> [Text extract]:
The 1920s opened with the social wounds of the Great War, including the conscription splits of 1916 and 1917 that had divided Catholic from Protestant and labour from conservative. The Nationalist and later the United Australia Party governments pursued a development policy summarised as "men, money and markets": assisted British migration, British loans, and imperial preference for primary exports. Soldier settlement schemes placed returned men on the land, often on marginal blocks that failed. The economy depended heavily on wool and wheat exports and on borrowing, leaving Australia exposed when world prices and credit collapsed.

The Great Depression hit Australia severely from 1929. Export prices fell, loans were called in, and unemployment reached around 30 percent by 1932. The crisis split the labour movement: Premier Jack Lang of New South Wales demanded that overseas debt repayment be suspended, while the federal Scullin Labor government, pressed by the Bank of England's adviser Otto Niemeyer, accepted the deflationary Premiers' Plan of 1931, cutting wages and spending. Lang was dismissed by the New South Wales governor in 1932, a rare and controversial use of reserve powers. The Depression discredited Labor for a decade and entrenched bitter memories of the dole and the "susso".

World War II transformed Australia. After Japan entered the war in December 1941, Curtin recalled Australian troops from the Middle East, accepted American command in the Pacific under General MacArthur, and mobilised the home front through manpower controls, rationing and expanded war industry. The High Court's uniform tax decision of 1942 gave the Commonwealth control of income tax and permanently shifted financial power to Canberra. Women entered the workforce in large numbers, and the threat of invasion after the bombing of Darwin in February 1942 gave the war an unprecedented sense of national emergency.

Post-war reconstruction under Curtin and, after his death in 1945, Ben Chifley aimed to avoid a return to Depression conditions. The 1945 White Paper committed government to full employment. The Chifley government expanded the federal role through the Commonwealth Bank, the Snowy Mountains Scheme launched in 1949, the new Australian National University, and the beginnings of a social security system. Arthur Calwell launched the mass immigration program in 1947 under the slogan "populate or perish", though it operated within the framework of the White Australia Policy. Chifley's attempt to nationalise the banks and his use of troops against striking coal miners in 1949 contributed to Labor's defeat by Menzies in December 1949.

The period also exposed continuing exclusions. Aboriginal people remained denied citizenship rights and were largely absent from official conceptions of the nation, and the White Australia Policy defined immigration. These limits matter for any judgement about how "modern" or inclusive the nation had become by 1949.

Historiographically, debate centres on continuity versus transformation. Some historians stress how far World War II and Chifley-era reconstruction broke with the interwar past and created the modern Australian state. Others emphasise continuities, including the persistence of British loyalty, the White Australia Policy and the exclusion of Aboriginal people. The Depression and Lang's dismissal remain contested in debates over economic orthodoxy and the proper limits of vice-regal power.

> [Entries]:
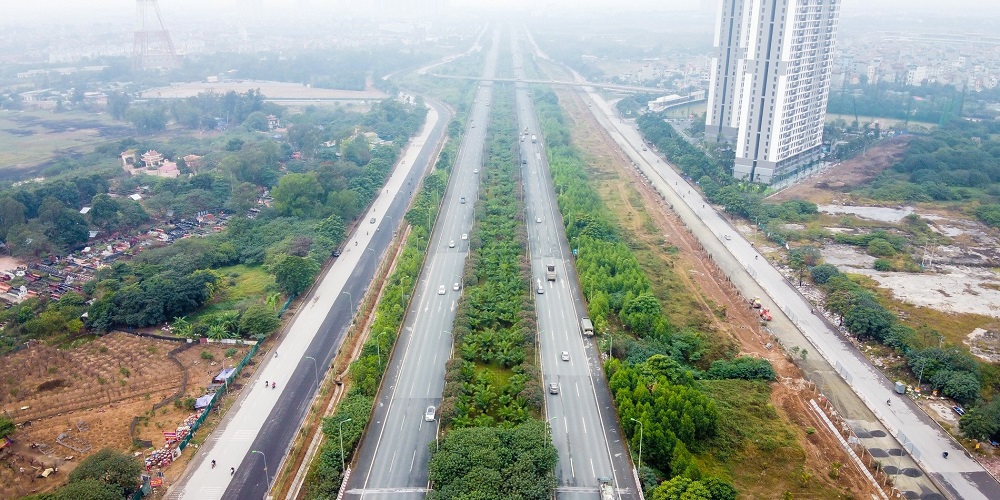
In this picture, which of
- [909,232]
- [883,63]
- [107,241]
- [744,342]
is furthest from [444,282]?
==
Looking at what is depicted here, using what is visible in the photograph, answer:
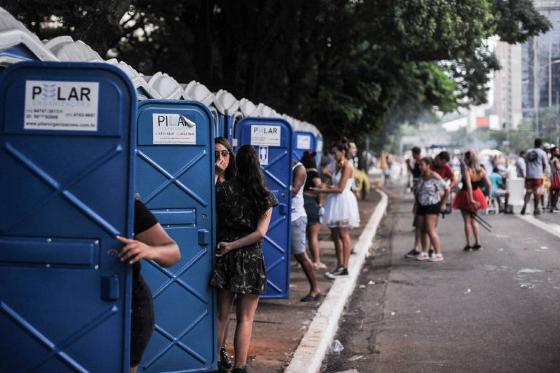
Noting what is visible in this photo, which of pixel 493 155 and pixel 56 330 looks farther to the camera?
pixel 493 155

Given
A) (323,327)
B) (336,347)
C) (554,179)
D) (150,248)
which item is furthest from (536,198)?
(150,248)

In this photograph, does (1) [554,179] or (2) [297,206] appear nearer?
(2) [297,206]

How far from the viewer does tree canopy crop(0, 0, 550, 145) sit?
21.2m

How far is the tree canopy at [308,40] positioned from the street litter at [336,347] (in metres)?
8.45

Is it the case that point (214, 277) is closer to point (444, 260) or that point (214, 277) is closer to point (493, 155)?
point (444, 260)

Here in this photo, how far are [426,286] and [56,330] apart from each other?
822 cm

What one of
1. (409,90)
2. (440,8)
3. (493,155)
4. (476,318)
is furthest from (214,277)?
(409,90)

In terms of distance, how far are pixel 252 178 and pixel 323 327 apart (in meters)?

> [The task]:
Set down, word for word, everything in the passage on Australia from the 1920s to 1949 from "The period also" down to "of vice-regal power.".

> [Result for this task]:
The period also exposed continuing exclusions. Aboriginal people remained denied citizenship rights and were largely absent from official conceptions of the nation, and the White Australia Policy defined immigration. These limits matter for any judgement about how "modern" or inclusive the nation had become by 1949.

Historiographically, debate centres on continuity versus transformation. Some historians stress how far World War II and Chifley-era reconstruction broke with the interwar past and created the modern Australian state. Others emphasise continuities, including the persistence of British loyalty, the White Australia Policy and the exclusion of Aboriginal people. The Depression and Lang's dismissal remain contested in debates over economic orthodoxy and the proper limits of vice-regal power.